Peninjauan dilakukan sebagai tindak lanjut atas keluhan masyarakat yang mengkhawatirkan kondisi penahan tebing yang rusak akibat diterjang banjir dan air bah dalam beberapa tahun terakhir.
Sejumlah bagian penahan tebing Banda Taratak mengalami kerusakan, bahkan terdapat bagian yang telah hancur. Kondisi tersebut ditemukan pada sejumlah titik mulai dari hulu Taratak, Sawah Piai hingga menuju Batang Gawan.
Kerusakan infrastruktur tersebut dinilai cukup mengkhawatirkan karena berada di sekitar aliran air yang berpotensi kembali mengalami peningkatan debit ketika hujan deras. Jika tidak segera ditangani, kondisi tersebut dapat memperbesar risiko tergerusnya tebing dan mengancam lahan pertanian serta rumah warga yang berada di sepanjang bantaran Banda Taratak.
Romi menilai perbaikan penahan tebing bukan sekadar persoalan infrastruktur, tetapi juga berkaitan dengan keselamatan masyarakat dan upaya mitigasi bencana. ini merupakan aspirasi dan keluhan masyarakat yang harus kita tindak lanjuti.
“Kondisi penahan tebing yang sudah banyak rusak tentu harus menjadi perhatian pemerintah karena menyangkut keselamatan masyarakat dan perlindungan terhadap pemukiman warga,” ujar Romi di lokasi.
Romi meminta Pemerintah Daerah melalui Dinas PUPR Kota Solok segera melakukan pendataan secara menyeluruh terhadap titik-titik kerusakan.

Dari hasil pendataan tersebut, pemerintah diharapkan dapat menentukan lokasi yang paling mendesak untuk mendapatkan penanganan. Ia juga berharap perbaikan dapat direalisasikan pada tahun ini dengan mempertimbangkan kemampuan dan ketersediaan anggaran daerah.
Menurut Romi, penanganan harus dilakukan melalui kajian teknis sehingga pembangunan atau rehabilitasi penahan tebing benar-benar sesuai dengan kondisi lapangan dan kebutuhan masyarakat.

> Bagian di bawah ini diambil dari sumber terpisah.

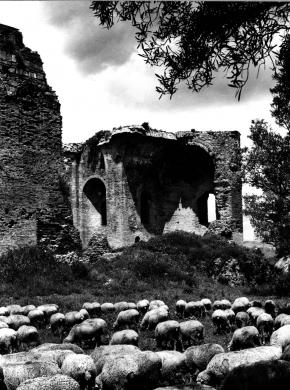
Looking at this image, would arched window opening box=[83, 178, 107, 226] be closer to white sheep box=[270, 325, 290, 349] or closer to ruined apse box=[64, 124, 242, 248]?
ruined apse box=[64, 124, 242, 248]

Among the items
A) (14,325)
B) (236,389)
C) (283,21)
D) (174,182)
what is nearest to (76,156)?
(174,182)

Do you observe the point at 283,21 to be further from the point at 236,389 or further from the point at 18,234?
the point at 18,234

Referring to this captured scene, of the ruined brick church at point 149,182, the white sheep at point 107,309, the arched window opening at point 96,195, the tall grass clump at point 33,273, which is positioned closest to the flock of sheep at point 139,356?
the white sheep at point 107,309

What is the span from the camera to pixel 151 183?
3275 cm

Ia juga mengingatkan Pemko Solok agar pemanfaatan Transfer ke Daerah (TKD) memperhatikan arahan pemerintah pusat, khususnya program yang berkaitan dengan mitigasi dan penanganan risiko bencana.

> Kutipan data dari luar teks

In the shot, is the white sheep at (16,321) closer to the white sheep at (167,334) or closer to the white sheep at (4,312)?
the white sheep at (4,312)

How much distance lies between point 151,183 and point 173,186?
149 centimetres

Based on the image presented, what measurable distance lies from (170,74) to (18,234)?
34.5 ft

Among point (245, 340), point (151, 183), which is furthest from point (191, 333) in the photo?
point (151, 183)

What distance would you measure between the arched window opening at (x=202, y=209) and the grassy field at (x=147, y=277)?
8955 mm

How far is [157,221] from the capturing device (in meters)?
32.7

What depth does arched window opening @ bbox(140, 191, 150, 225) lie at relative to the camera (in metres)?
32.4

“Pemerintah daerah harus benar-benar memperhatikan penggunaan dana TKD. Program yang berkaitan dengan mitigasi, termasuk penguatan infrastruktur pengendali banjir dan penahan tebing, harus menjadi salah satu prioritas agar kejadian serupa tidak menimbulkan dampak yang lebih besar,” tegasnya.

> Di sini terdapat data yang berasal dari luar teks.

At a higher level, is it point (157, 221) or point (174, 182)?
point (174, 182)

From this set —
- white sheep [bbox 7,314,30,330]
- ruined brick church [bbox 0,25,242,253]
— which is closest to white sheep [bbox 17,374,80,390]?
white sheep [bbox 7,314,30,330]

Romi menekankan agar langkah perbaikan tidak menunggu sampai terjadi bencana yang lebih besar. Menurutnya, kondisi penahan tebing yang sudah rusak harus segera ditangani sebagai bentuk pencegahan.
“Jangan sampai kita menunggu terjadi bencana besar baru melakukan penanganan. Infrastruktur yang sudah rusak harus segera diperbaiki, terutama yang berada dekat dengan rumah dan pemukiman masyarakat,” pungkasnya.
Romi berharap hasil peninjauan bersama Dinas PUPR tersebut segera ditindaklanjuti dengan kajian teknis, penetapan skala prioritas serta penyusunan rencana perbaikan. Ia menilai langkah mitigasi sejak dini merupakan bagian penting dalam melindungi masyarakat dari ancaman banjir dan kerusakan tebing di kemudian hari.